The Last Party on Earth
ill. by Steve Whitaker

The Last Party on Earth

by
Jean-Marc LOFFICIER

 

Publication History:

-- First published in
Asterisks (then Notes) Volume 1, No. 4, 1976, David Vereschagin, ed.

-- Reprinted in
A-1 No. 4, Atomeka Press, 1990, with illustrations by Steve Whitaker, Dave Elliott & Garry Leach, eds.


A-1 No. 4
(cover by Simon Bisley)

To Roger Zelazny.


Said the Merchant: "Did you call me last night?"

I: "No."

A silence.

I stand, a pale and silent wraith at the ochre feet of the Great Sphinx of Gizeh. A terrible choice for a party, really. Joe -- who is not human -- comes to us. He is a tall, sun-glassed creature who fancies the idiotic dress of the ancient Hell's Angels.

"Want to score, Man?" he asks us. More of his anachronistic pitter-patter. What a bore.

"No, thank you very much." The Merchant.

"Why, no, thanks." Me. Properly contemplative.

"Nevermore." The Raven.

Joe starts smoking. Big, blue puffs float up towards the stars and down again. He sits on one. "What are you talking about, Man?" Joe calls everybody "Man". But then, we are and he is not. What he is is something else. Come to think of it, I don't think they even have use for names on his planet.

Diogenes, who until now had been busy romancing Estrella, answers, "The Merchant asked Shroud whether or not he called him last night."

"Which I did not," I add. "Besides, I try to keep my contacts with Imperium agents as minimal as possible."

Asks the Merchant, definitely upset, "Who are you calling an Imperium agent?"

Answers Joe, "Who else, fatso?"

Remarks Diogenes, "They used to be less ...obvious. I remember a time when you couldn't spot one for days."

Quoth the Raven, "Nevermore".

The Great Sphinx smiles his same, irritating, bird-swallowing smirk. The Merchant looks worried. One wonders why the Galactic Imperium keeps sending agents to Earth. And second-rate ones at that. This party is fast turning out to be a bore. I also don't like the way they fixed up its nose. I mean, the Sphinx's.

"Maybe Glocom made a mistake," I say, trying bravely to rescue this conversation from utter banality.
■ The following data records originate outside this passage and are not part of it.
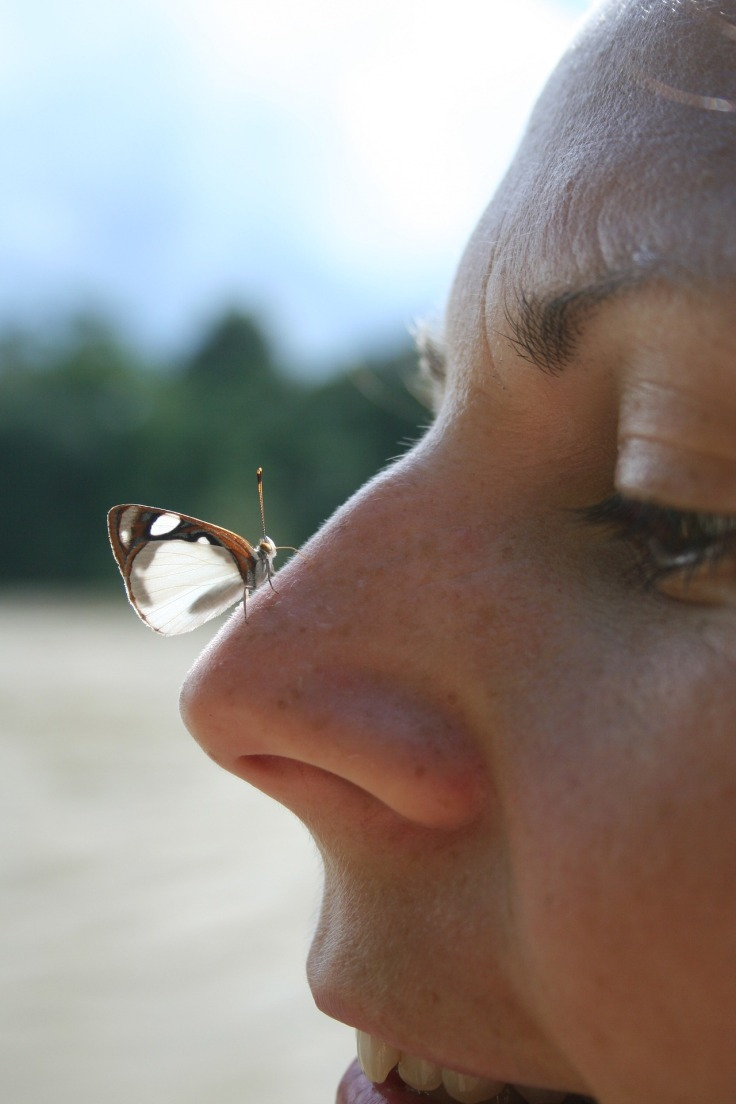 butterfly nose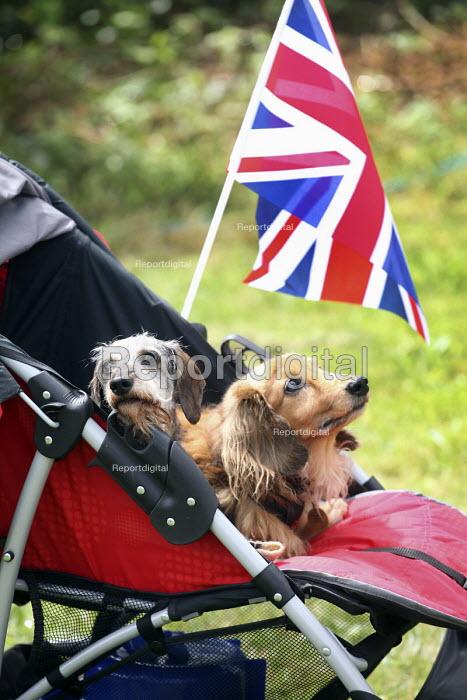 Celebrations of the Queen's Diamond Jubilee, Llanmartin, Wales. - Paul Box - 2012-06-03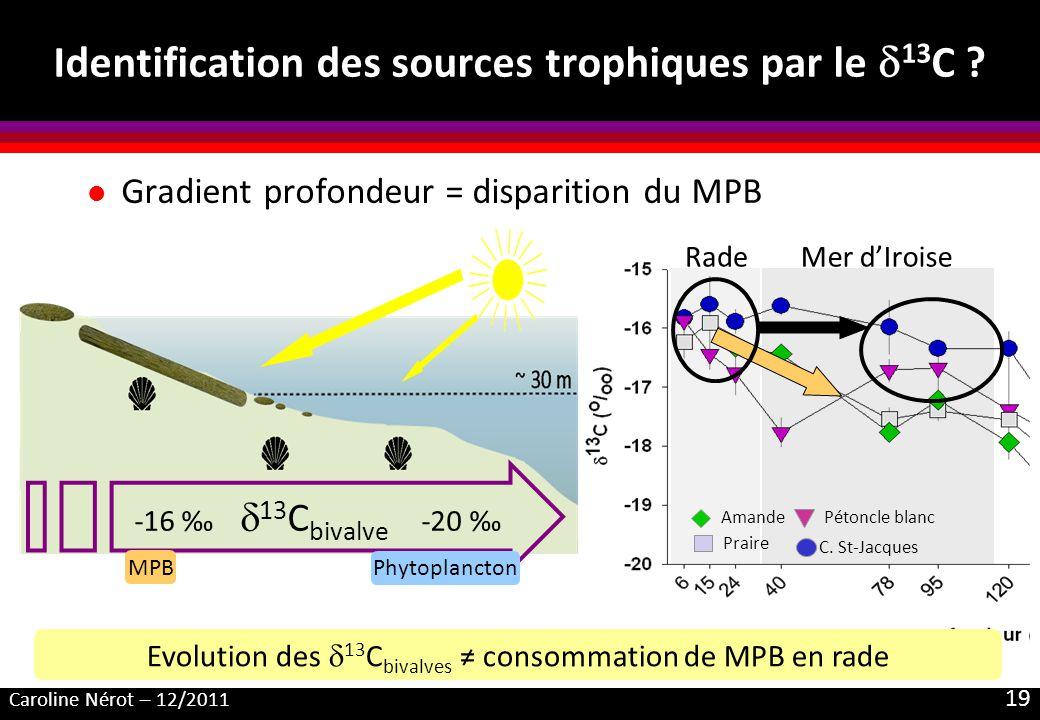 Caroline Nérot – 12/2011 19 Identification des sources trophiques par le 13 C ? l Gradient profondeur = disparition du MPB RadeMer dIroise Evolution d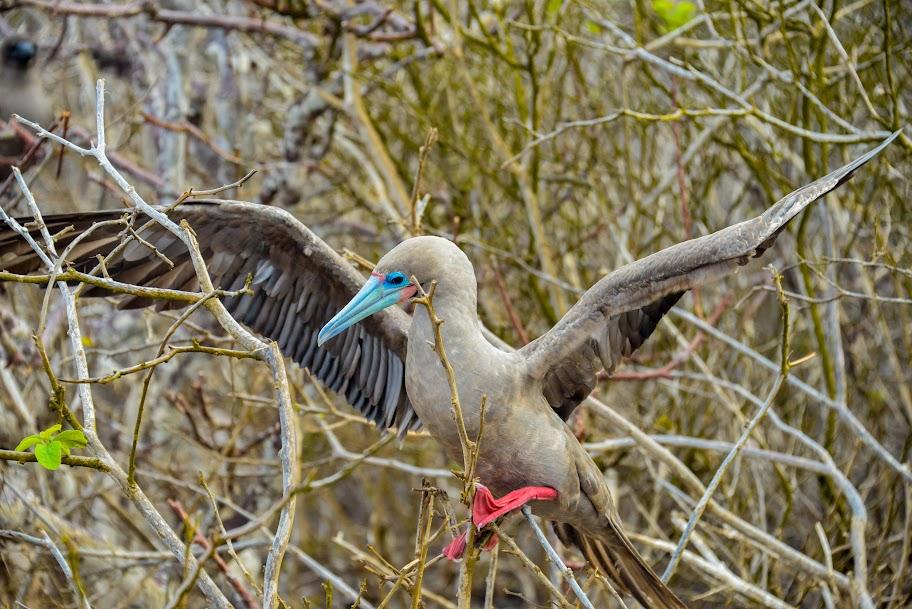 galapagos - Galapagos_FB_2-14.jpg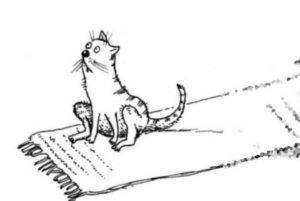 Почему кошка ездит на попе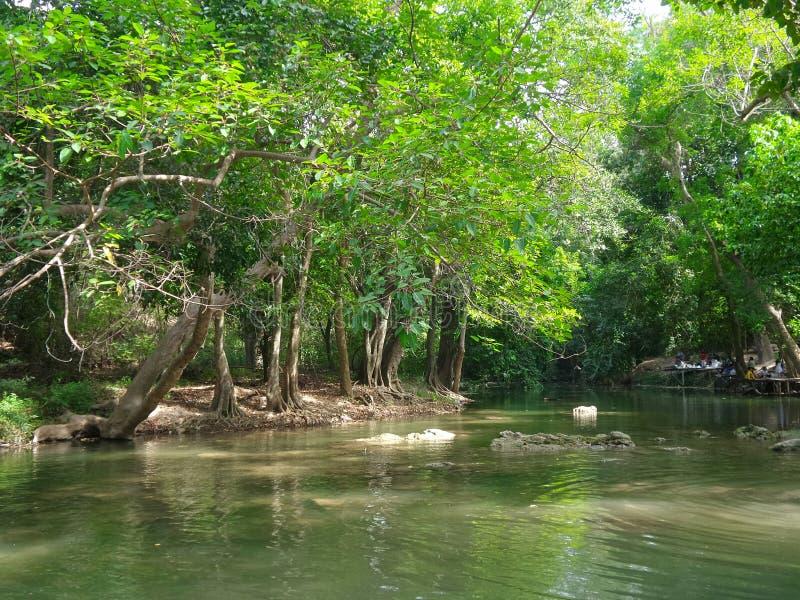 Courant paisible le long de la forêt verte photos stock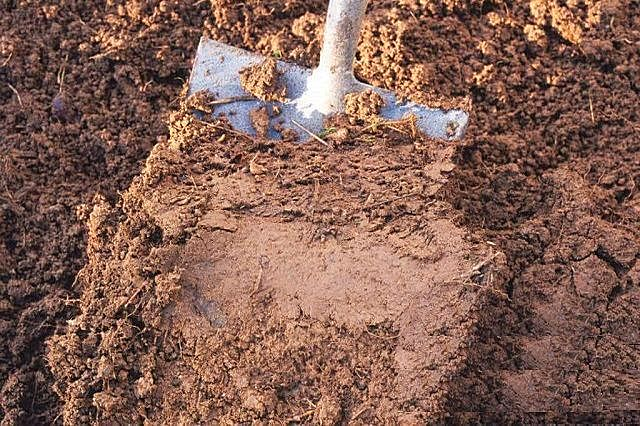 Почти что чистая глина – далеко не самый оптимальный вариант для фундамента.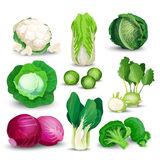Vegetable set with cabbages Stock Image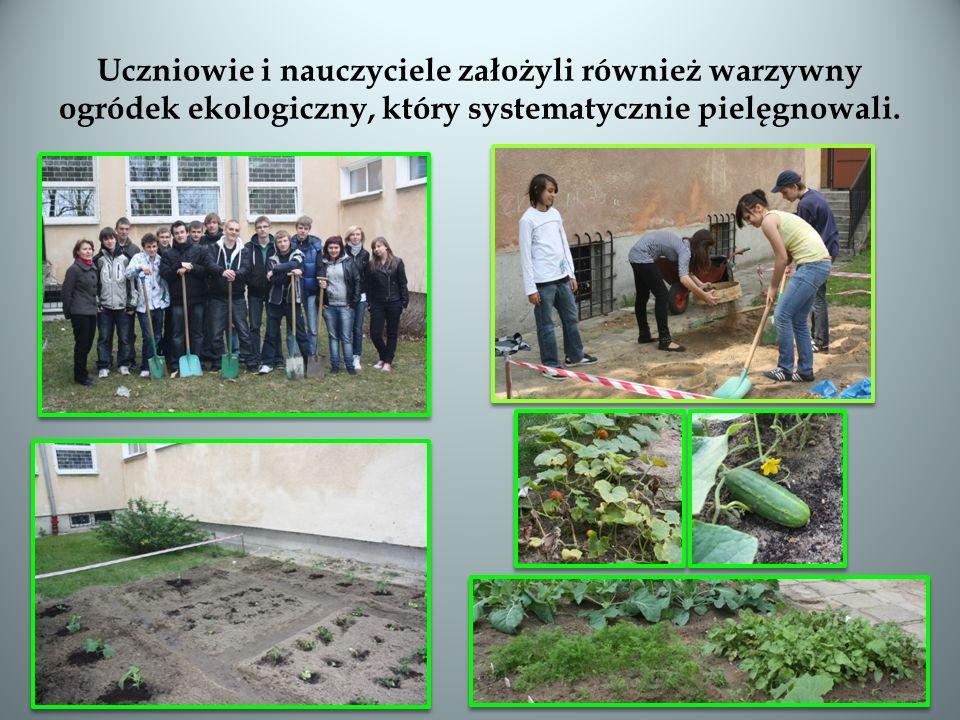 Uczniowie i nauczyciele założyli również warzywny ogródek ekologiczny, który systematycznie pielęgnowali.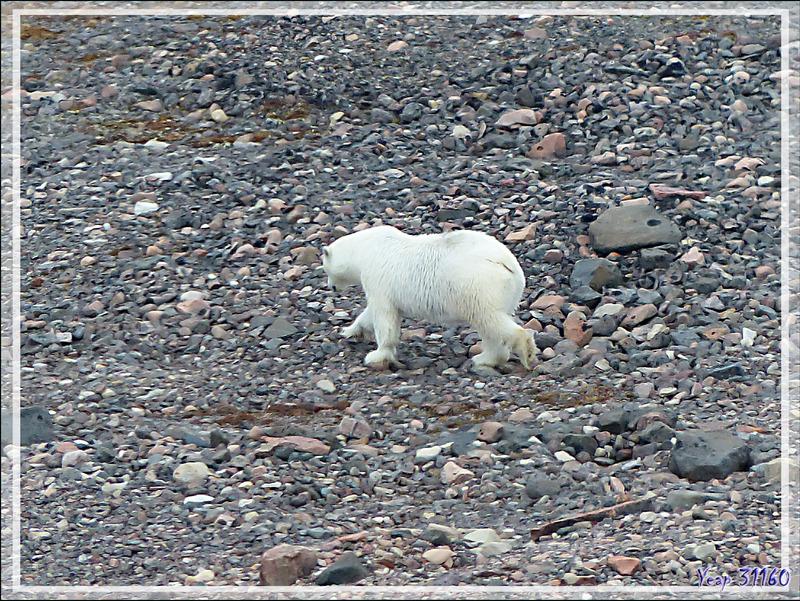 Notre premier ours blanc (Polar bear) de la journée (fin) - Peel Sound - Prince of Wales Island - Nunavut - Canada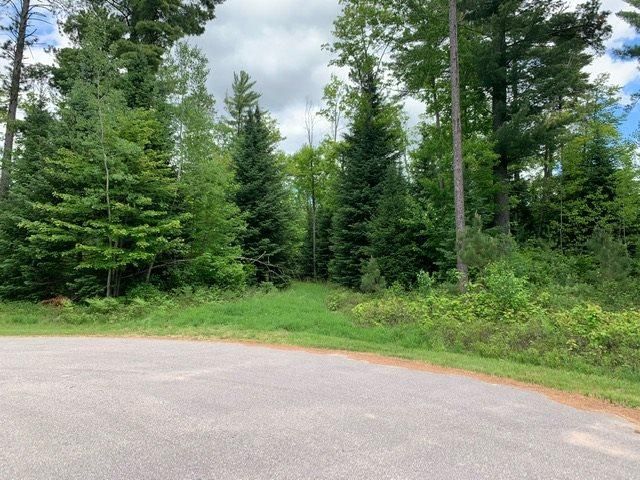 Wood Dale Trail, Eagle River, WI 54521 (#50205352) :: Todd Wiese Homeselling System, Inc.
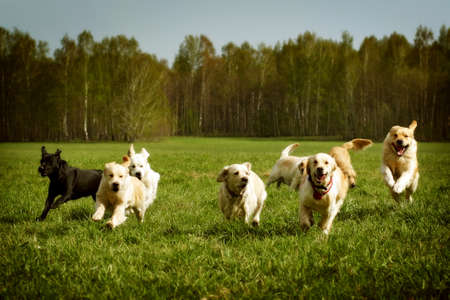 Un gran grupo de perros perdigueros de oro que se ejecuta en el verano a través del valle verde Foto de archivo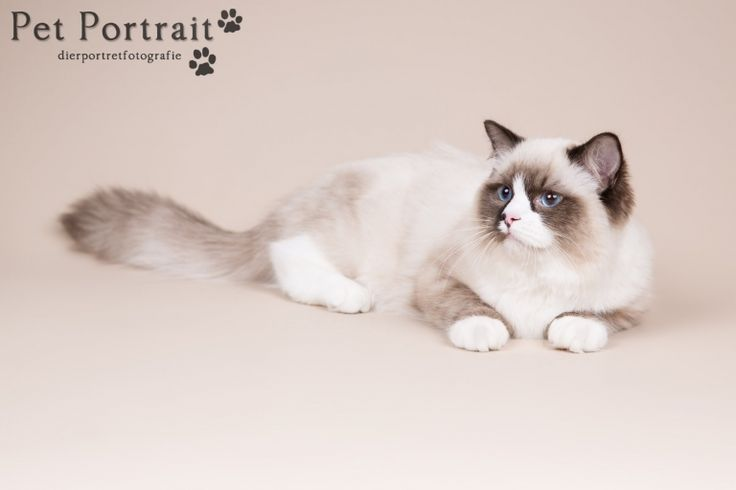 Kattenfotograaf Hillegom - Fotoshoot voor een Heilige Birmaan en een Ragdoll-3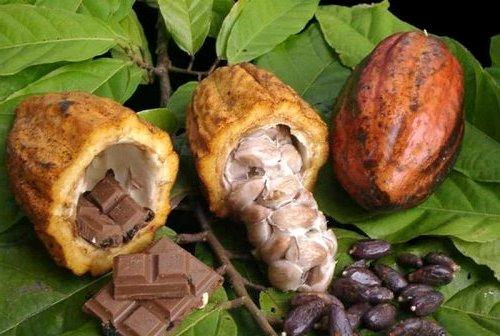 какао под глаза - Масло какао - применение для лица и тела!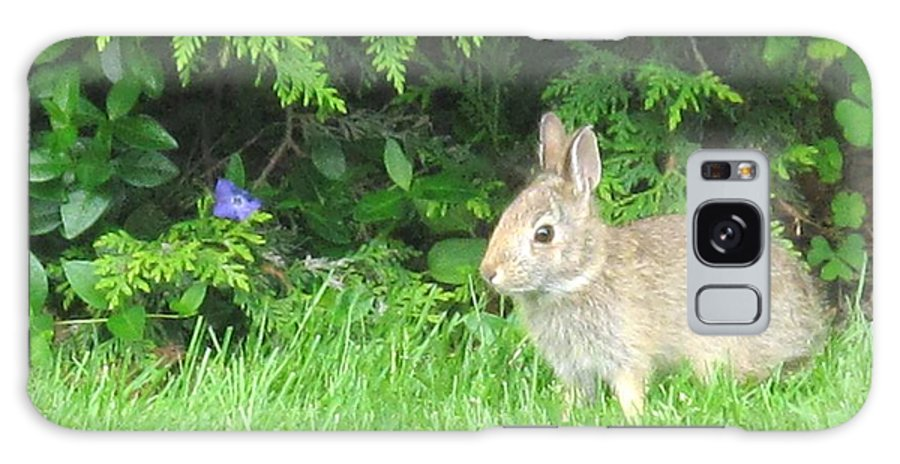 Rabbit Galaxy Case featuring the photograph Bunny In Repose by Ian MacDonald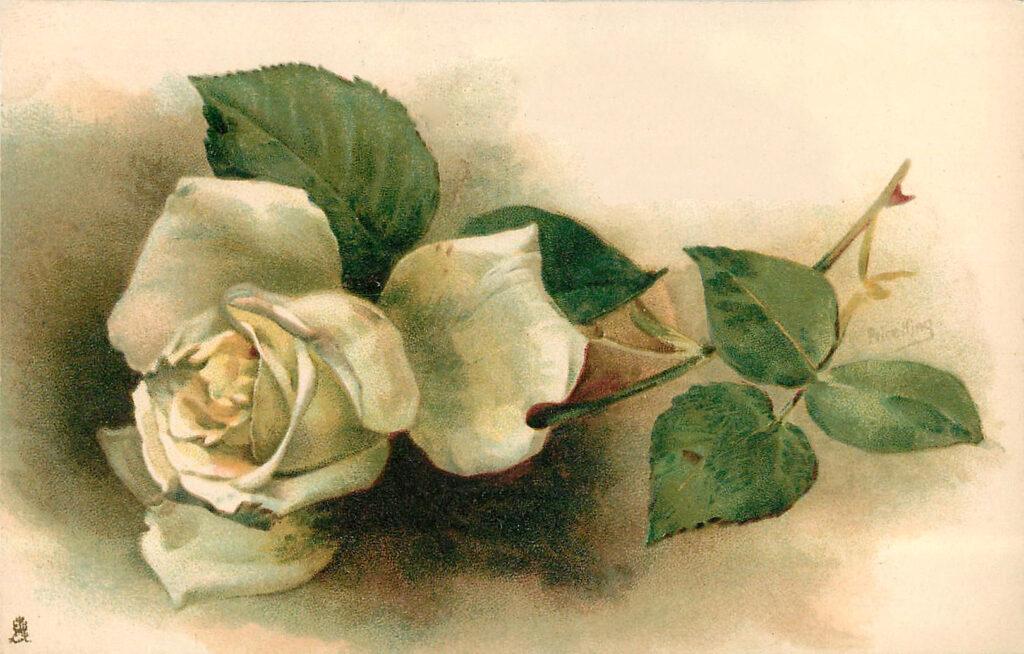 White Rose Postcard Image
More silence. Courageously, I persevere.

"After all, it has been operating for a fairly long time..."

"Nevermore".

The Raven again. Who invited that awful bird anyway? I hate these DNAberrations. Call me old fashioned, but what is wrong with the traditional human shape? Estrella calls it another of my atavistic hang-ups. She also points out that my kind of satin skin wasn't developed until the Third Interregnum. So what? Consistency is the hobgoblin of micro-minds, as I always say.

I don't know. This is all so boring.

"Bugger off, birdie", Joe says. "Your Glocom machine is screwing up all over the place, Man. Running things better? Ha! Better, schmetter! What about your Japan?"

Diogenes: "A small loss. Nothing compared to..."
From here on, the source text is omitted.